Here, we provide a machine learning framework to predict transcript production rates from DNA sequences. We applied this framework in the S. cerevisiae yeast for two scenarios: a) to predict the dynamic transcript production rate during the cell cycle for native promoters; b) to predict the mean transcript production rate over time for synthetic promoters. As far as we know, our framework is the first successful attempt to have a model that can predict dynamic transcript production rates from DNA sequences only: with cell cycle data set, we got Pearson correlation coefficient Cp = 0.751 and coefficient of determination r2 = 0.564 on test set for predicting dynamic transcript production rate over time. Also, for DREAM6 Gene Promoter Expression Prediction challenge, our fitted model outperformed all participant teams, best of all teams, and a model combining best team’s k-mer based sequence features and another paper’s biologically mechanistic features, in terms of all scoring metrics.
Moreover, our framework shows its capability of identifying generalizable fea- tures by interpreting the highly predictive models, and thereby provide support for associated hypothesized mechanisms about transcriptional regulation.

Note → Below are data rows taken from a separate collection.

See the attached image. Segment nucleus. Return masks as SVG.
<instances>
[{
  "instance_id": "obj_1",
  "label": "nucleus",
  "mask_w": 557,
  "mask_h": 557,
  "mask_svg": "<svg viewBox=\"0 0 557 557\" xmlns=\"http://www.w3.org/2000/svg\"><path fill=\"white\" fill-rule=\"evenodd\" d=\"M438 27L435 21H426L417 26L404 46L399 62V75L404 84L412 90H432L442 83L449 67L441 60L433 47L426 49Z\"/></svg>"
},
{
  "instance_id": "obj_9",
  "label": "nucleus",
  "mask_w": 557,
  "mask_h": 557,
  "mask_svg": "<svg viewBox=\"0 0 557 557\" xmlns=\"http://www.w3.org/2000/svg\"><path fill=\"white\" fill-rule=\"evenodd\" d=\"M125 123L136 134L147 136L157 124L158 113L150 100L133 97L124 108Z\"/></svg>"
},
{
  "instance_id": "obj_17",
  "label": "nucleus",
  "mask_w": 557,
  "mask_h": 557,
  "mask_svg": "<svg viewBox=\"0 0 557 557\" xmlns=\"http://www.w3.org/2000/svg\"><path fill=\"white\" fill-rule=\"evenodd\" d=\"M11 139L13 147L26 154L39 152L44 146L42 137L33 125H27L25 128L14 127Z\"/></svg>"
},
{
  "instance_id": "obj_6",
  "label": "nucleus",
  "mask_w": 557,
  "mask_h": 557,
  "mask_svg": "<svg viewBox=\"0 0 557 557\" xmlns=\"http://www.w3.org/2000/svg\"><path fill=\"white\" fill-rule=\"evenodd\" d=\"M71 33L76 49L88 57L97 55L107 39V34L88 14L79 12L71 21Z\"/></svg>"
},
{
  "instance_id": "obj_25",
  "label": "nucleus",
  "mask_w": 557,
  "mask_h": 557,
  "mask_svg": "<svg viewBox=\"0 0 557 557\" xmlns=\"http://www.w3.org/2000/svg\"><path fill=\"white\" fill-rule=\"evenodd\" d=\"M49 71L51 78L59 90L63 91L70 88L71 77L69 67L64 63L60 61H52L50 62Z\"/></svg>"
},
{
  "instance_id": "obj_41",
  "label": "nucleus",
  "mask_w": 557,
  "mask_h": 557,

With the learned sparse linear models, we got results supporting the following biological insights: a) TFs govern the probability of RNAPII recruitment and initiation possibly through interactions with PIC components and transcription cofactors; b) the core promoter amplifies the transcript production probably by influencing PIC formation, RNAPII recruitment, DNA melting, RNAPII searching for and selecting TSS, releasing RNAPII from general transcription factors, and thereby initiation; c) there is strong transcriptional synergy between TFs and core promoter elements; d) the regulatory elements within core promoter region are more than TATA box and nucleosome free region, suggesting the existence of still unidentified TAF-dependent and cofactor-dependent core promoter elements in yeast S. cerevisiae; e) nucleosome occupancy is helpful for representing +1 and -1 nucleosomes’ regulatory roles on transcription.